As well as being a fairly on-the-nose metaphor for a spicy and highly commendable bit of proletariat uprising, it shows that the guilt and trepidation we feel towards artificial life has existed about as long as we’ve been thinking about it. But where stories like The Matrix or I Have No Mouth and I Must Scream are horrific, paranoid visions of a future ruled by artificial intelligence, stories like Čapek’s play and Nier: Automata are ultimately hopeful.

But wait, hopeful? Plonk down your perfect android buns for a moment and prepare to initiate IncredulousYawp.exe.

At the centre of Nier: Automata, according to its creators, is the theme of ‘agaku’ - to struggle, literally “to paw at the ground.” At the game’s opening, we’re told that the 700,000 remaining humans are hiding from robots on the moon. Later, we’ll find out that there are no humans left, that their survival is a myth perpetuated to give YorHa purpose. In the time between set-up and revelation, we’ll witness loss, machines gone mad from grief, and terrified robot children committing Seppuku. So why do many players, myself included, find the game’s final message of 'hope for the future' convincing?

The Shinto belief in object-spirit still resonates in modern Japan, from robots being taken to shrines to pray for others of their kind, to funerals for animatronic dogs. Such animism isn’t unique to Japan, of course, and I feel this commonality shows that it’s easy to appreciate the things we value in humanity in a funhouse mirror. Warped, exaggerated, and reflected back at us.

Traits that might bore us in each other become sources of sublime joy when we see them in animals. You can pass a hundred faces on the street and not look twice. See a face in a tree, or an oddly shaped piece of fruit, and it’s suddenly wondrous. Nier: Automata’s robot faces are a simple sphere with with two, flat circular eyes. Hardly expressive, but somehow all the more poignant for it.

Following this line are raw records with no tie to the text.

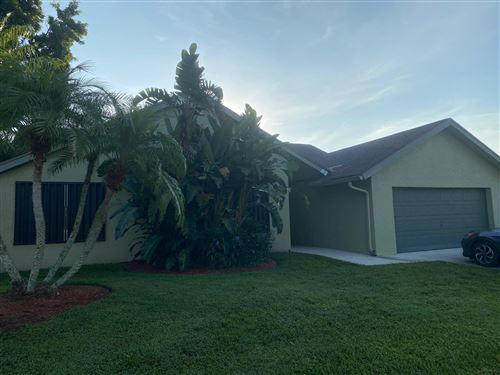 Photo of 8276 Blue Cypress Drive, Lake Worth, FL 33461 (MLS # RX-10657334)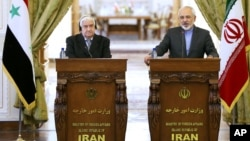 Iranian Foreign Minister Mohammad Javad Zarif, right, speaks in a joint press conference with his Syrian counterpart Walid al-Moallem in Tehran, Iran, Dec. 8, 2014.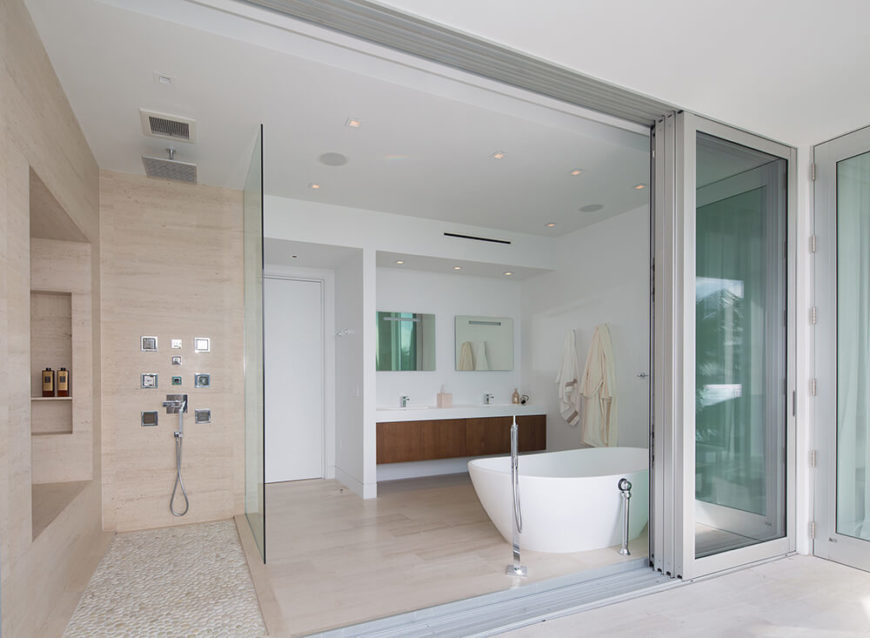 Moving upstairs to the master bathroom, we see the way glass panels are used to visually separate the shower area from the rest of the bathroom, and accordion sliding panels can be retracted to expose the bathroom to an outdoor terrace overlooking the pool and the bay.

“Show some humanity”, we might say, if someone seems overly callous, or uncaring, or cold. Show some compassion, we mean. Some empathy. Some charity. Maybe, Nier: Automata asks, these things we value so much about us, as a species, aren’t really unique to us at all.

There’s that hokey sci-fi question we’ve heard ad nauseam: What if robots could feel pain? Or love? Or empathy? Nier: Automata isn’t interested in that. Instead, it asks something much more provocative: why do we think we’re more than machines, simply because we do feel those things?

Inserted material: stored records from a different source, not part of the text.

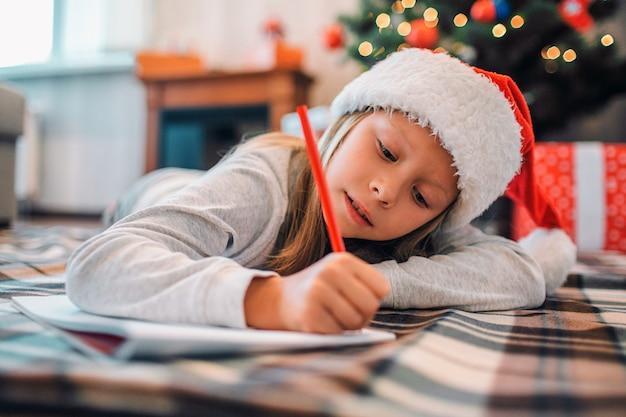 Garota diligente está deitado no blenket no chão e escrevendo a carta para o papai noel. ela usa lápis vermelho. garota é séria e concentrada. ela está no quarto sozinha. há uma árvore de natal com presentes atrás dela. Foto Premium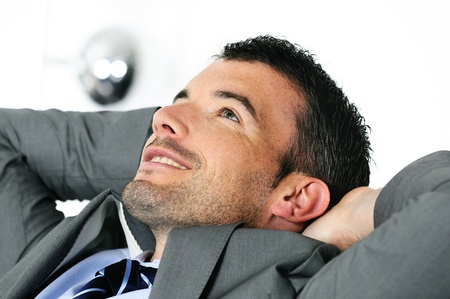 Attractive businessman is taking break from business photo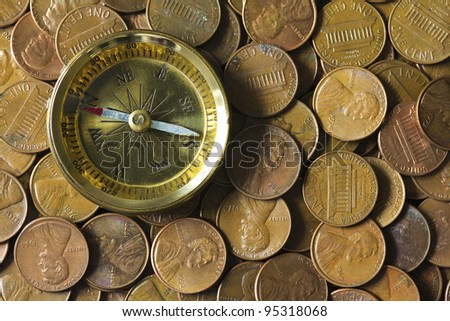 Compass on a pile of American pennies representing finance and economy directions. - stock photo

If this is all still sounding quite bleak, well, it’s easy to forget quite how narcissistic most visions of the post-apocalypse are. Trying to rebuild a civilisation we’ve already doomed sounds great and all, until you realise we’re just hanging around uninvited at the start of something else’s go. It’s comforting to imagine the world ending in our lifetimes, because it means we’re not going to miss anything, which we hate. But a post-apocalypse? That’s just refusing to share the last slice of pizza and then making a private fort out of the box.

Nier: Automata’s hope comes from a belief that the future’s going to be just fine without us. From saplings stretching through tattered asphalt towards stray sunbeams, to the husks of amusement park rides creaking against gales, the will to persevere, it says, will survive us, because it was never uniquely ours to start with.

So it’s hard not to see our more paranoid visions of a technological apocalypse as little more than stubborn failure to accept our own limitations (or worse, our own obsolescence). Our fears of violent robot uprising stem from a simple refusal to pass on a planet that we are clearly not equipped to manage to some cool, sexy robots.

It’s not as if they’d do a worse job of it.